Former BSO school resource deputy subpoenaed to face MSD Public Safety Commission

Scott Peterson could be held in contempt of court if he fails to show up

SUNRISE, Fla. – The Marjory Stoneman Douglas High School Public Safety Commission met Wednesday to talk about safety in schools, and some major developments came out of the meeting about who will speak at a future meeting. 

"He went to the second floor, he went to the third floor and he had an empty gun in that building five times," Pinellas County Sheriff Bob Gualtieri said about the gunman who took the lives of 17 people. 

Gualtieri said the gunman, Nikolas Cruz, therefore was able to reload his weapon multiple times, which was a missed opportunity for law enforcement to take down the threat.

The Stoneman Douglas safety commission continues its scrutiny about the missed warning signs while coming up with solid preventions.

Max Schachter, whose son, Alex, 14, was killed in the Feb. 14 shooting, sits on the panel and believes an easily accessible phone app where people can anonymously report others could be key.

"If we can identify those kids ahead of time that are at risk, we can hopefully stop a lot of these school shootings.
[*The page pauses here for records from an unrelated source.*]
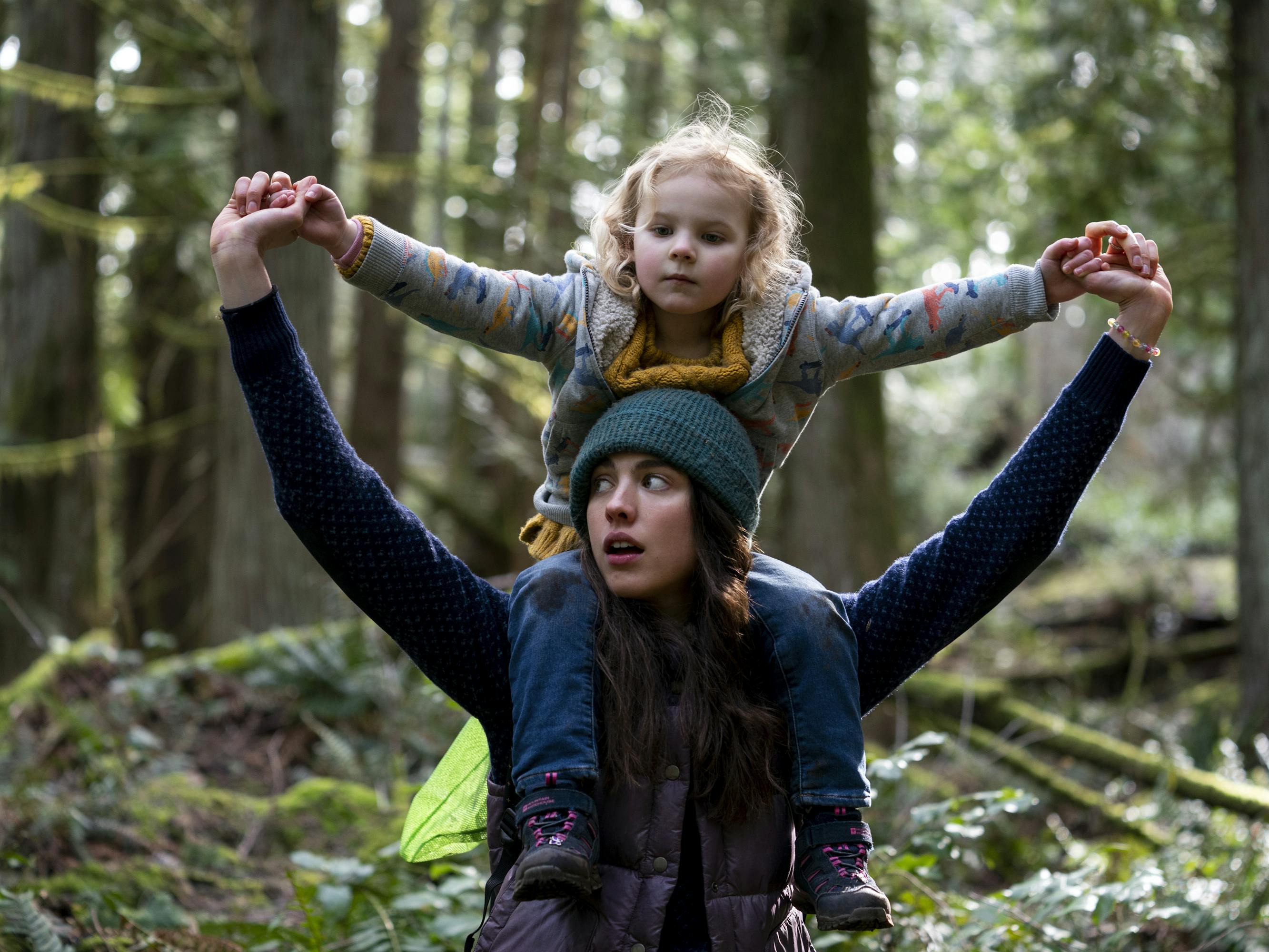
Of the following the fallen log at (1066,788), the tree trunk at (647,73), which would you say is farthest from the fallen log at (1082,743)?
the tree trunk at (647,73)

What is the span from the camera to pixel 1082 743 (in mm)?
5992

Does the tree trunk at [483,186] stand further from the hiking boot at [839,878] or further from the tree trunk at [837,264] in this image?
the hiking boot at [839,878]

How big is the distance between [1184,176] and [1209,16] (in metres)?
1.75

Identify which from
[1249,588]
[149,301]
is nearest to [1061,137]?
[1249,588]

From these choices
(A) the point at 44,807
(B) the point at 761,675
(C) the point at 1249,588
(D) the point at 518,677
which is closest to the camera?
(D) the point at 518,677

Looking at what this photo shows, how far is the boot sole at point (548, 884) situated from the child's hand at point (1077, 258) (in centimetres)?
146

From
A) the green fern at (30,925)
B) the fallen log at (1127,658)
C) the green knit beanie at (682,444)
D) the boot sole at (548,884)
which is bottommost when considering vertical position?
the fallen log at (1127,658)

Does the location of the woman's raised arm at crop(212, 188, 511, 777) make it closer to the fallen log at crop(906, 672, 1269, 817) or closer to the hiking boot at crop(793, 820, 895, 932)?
the hiking boot at crop(793, 820, 895, 932)

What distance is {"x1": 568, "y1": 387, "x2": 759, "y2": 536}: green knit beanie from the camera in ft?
7.33

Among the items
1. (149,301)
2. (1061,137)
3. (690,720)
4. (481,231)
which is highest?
(1061,137)

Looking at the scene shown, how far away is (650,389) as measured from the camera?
2.36 m

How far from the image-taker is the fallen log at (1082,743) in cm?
504

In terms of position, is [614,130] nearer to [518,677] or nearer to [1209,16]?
[1209,16]

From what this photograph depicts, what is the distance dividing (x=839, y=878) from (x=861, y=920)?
0.11 meters
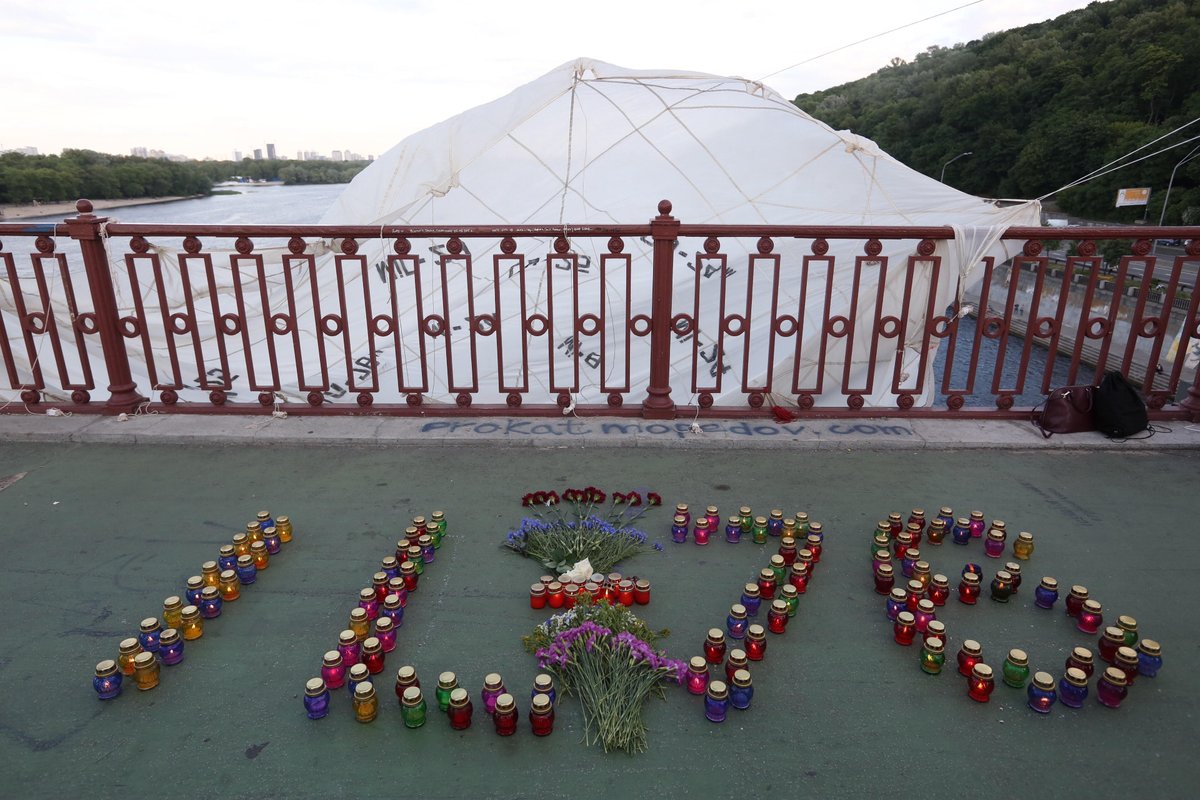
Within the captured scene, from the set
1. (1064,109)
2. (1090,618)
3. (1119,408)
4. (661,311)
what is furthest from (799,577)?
(1064,109)

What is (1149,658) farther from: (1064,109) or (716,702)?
(1064,109)

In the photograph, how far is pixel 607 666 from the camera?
218cm

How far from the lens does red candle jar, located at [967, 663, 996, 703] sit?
6.81ft

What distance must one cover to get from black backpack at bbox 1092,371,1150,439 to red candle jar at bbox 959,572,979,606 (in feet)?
6.90

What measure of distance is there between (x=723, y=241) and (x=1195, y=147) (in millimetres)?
57256

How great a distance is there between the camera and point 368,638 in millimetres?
2277

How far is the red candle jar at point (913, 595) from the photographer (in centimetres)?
247

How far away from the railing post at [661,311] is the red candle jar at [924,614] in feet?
6.84

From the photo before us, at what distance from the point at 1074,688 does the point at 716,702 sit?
1031 millimetres

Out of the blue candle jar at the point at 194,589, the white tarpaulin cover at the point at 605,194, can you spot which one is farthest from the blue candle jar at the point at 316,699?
the white tarpaulin cover at the point at 605,194

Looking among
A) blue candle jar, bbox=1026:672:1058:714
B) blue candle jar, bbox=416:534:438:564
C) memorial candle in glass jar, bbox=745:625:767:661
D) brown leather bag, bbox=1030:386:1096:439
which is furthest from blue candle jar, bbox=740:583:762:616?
brown leather bag, bbox=1030:386:1096:439

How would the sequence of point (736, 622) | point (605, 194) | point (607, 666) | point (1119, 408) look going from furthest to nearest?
point (605, 194)
point (1119, 408)
point (736, 622)
point (607, 666)

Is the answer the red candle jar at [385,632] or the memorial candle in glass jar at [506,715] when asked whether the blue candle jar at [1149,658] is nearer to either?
the memorial candle in glass jar at [506,715]

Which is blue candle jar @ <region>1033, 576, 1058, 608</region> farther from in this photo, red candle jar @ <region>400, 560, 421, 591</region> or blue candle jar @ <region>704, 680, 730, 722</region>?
red candle jar @ <region>400, 560, 421, 591</region>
And the app in Colorado has stopped over 600 school shootings," Schachter said. "Post Parkland, 21 states are looking to adopt this app."

Broward Sheriff's Office school resource Deputy Scott Peterson was on campus the day of the shooting, but never encountered the shooter as he moved about the building.

An up close look at surveillance video from outside Stoneman Douglas was scrutinized at Wednesday's meeting.

"Why didn't he go in?" Schachter asked. "He could've done something. Why did he go away and hide? He could've saved those six kids' lives on the third floor -- why?"

Peterson resigned after nationwide scrutiny, including from the sheriff and the president, who publicly called him a coward.

Peterson has just been subpoenaed to face the panel next month.

"He told what I think is a self-serving story on 'The Today Show' in a very, very friendly environment," Gualtieri said. "And he should answer questions about it in a very objective body. This is to ask questions in figuring out what happened, and we need to know what he did, what he didn't do and why he didn't do it."

Peterson is expected to face the commission in October. If he fails to show up, he could be held in contempt of court.